Collections你用对了吗？

来源：互联网发布：c语言模块化书籍编辑：程序博客网时间：2024/05/22 03:38

.Net有两类基础的集合类型：List和Dictionary。List是基于Index的，Dictionary是基于key的。集合类型一般实现了IEnumberable，ICollection或者Ilist接口。

类型

描述

使用场景

ArrayList

能够根据添加项动态调整集合大小。

适用于存储自定义类型，特别是对于数据经常进行增加和删除的。
使用TrimToSize()去掉预留元素位置，优化性能。
使用ArrayList.BinarySearch进行高效的查询。
不要用ArrayList去存储string。用StringCollection代替。
ArrayList.Sort()默认使用的是快速排序。

Hashtable

基于Key的hash值，存储key/value对的collection类型。

适用于存储大量并不经常更改的数据，数据经常改动会造成额外的性能开销（计算hash值）。
适用于经常Search而不需要排序的情况。

HybridDictionary

能够根据集合的大小，动态使用相应类型的字典类型。使用ListDictionary（小），使用Hashtable（大）。

适用于经常进行Search操作。
不要用于排序。

ListDictionary

基于Key的hash值，存储key/value对的collection类型，基于单链表实现的。

对于不大于10的key/value对的排序非常高效。

NameValueCollection

存储string类型的key/value的可排序的Collection。

string类型，可排序。可以在一个集合中包含多个相同Key的实体。
适用于经常改变数据。
适用于去缓存数据项以便于快速取回。

SortedList

基于Key排序的Key/value对的collection。可以通过key或index来提取value。

适用于存储静态数据，并且在一段时间内只有少量数据需要更新。
可以用于快速根据索引或者Key来取回数据。
避免用于存储数据有大量更新的数据。创建和排序的时间非常耗时。
避免存储string类型，因为过度的转换开销。使用StringCollection代替。

StringCollection

string类型的arraylist

适用于存储经常变化的string类型的数据，并且需要在大块中检索。
适合绑定string类型数据到DataGrid，避免了向下类型转换的开销。

StringDictionary

基于Hash table。用于存储key是string类型的Dictionary

适用于存储需要经常检索的静态string类型数据

Queue

基于ICollection的实现，先进先出

Stack

后进先出

集合类型常见问题：

Boxing issues
Thread safety
Enumeration overhead

Boxing issues

如果使用ArrayList去存储值类型时都会被执行装箱操作，当取数据时会执行拆箱操作。当要存储大量的item时会导致过度开销。
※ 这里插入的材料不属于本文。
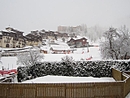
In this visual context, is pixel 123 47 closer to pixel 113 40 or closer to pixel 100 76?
pixel 113 40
ArrayList al =new ArrayList();

for (int i = 0; i < 1000; i++)

al.Add(i); //Implicitly boxed because Add() takes an object

int f = (int)al[0];// The element is unboxed

解决方案：

考虑使用强类型的数组代替，或者使用自定义集合类型。

在.net framework 2.0之后，使用泛型可以避免装箱和拆箱的开销。

Thread Safety

通常，集合默认不是线程安全的。在多线程下对于读操作是线程安全的，对于任何修改操作是非线程安全的，会导致未知的结果。

解决方案：

使用Synchronized方法

//初始化

ArrayList arrayList = new ArrayList();

//添加对象到集合

…….

//使用Synchronized方法

Arraylist syncArrayList = ArrayList.Synchronized(arrayList);

使用Lock语句的SyncRoot属性

ArrayList myCollection = new ArrayList();

Lock(myCollection.SyncRoot){}

Enumeration Overhead

.Net Framework 1.1通过重写IEnumerable.GetEnumberator方法提供了枚举器。

但也不是很理想，理由如下：

GetEnumerator方法是虚拟的，所以无法内联。
GetEnumerator方法返回的是Ienumerator的接口而不是一个实际的类型。因此，在编译期间，无法确定实际的枚举器(Enumerator)
MoveNext方法和Current属性同样是虚拟的，因此无法内联。
IEnumerator.Current返回的的是Object类型。根据存储在集合的数据类型可能需要装箱和拆箱操作。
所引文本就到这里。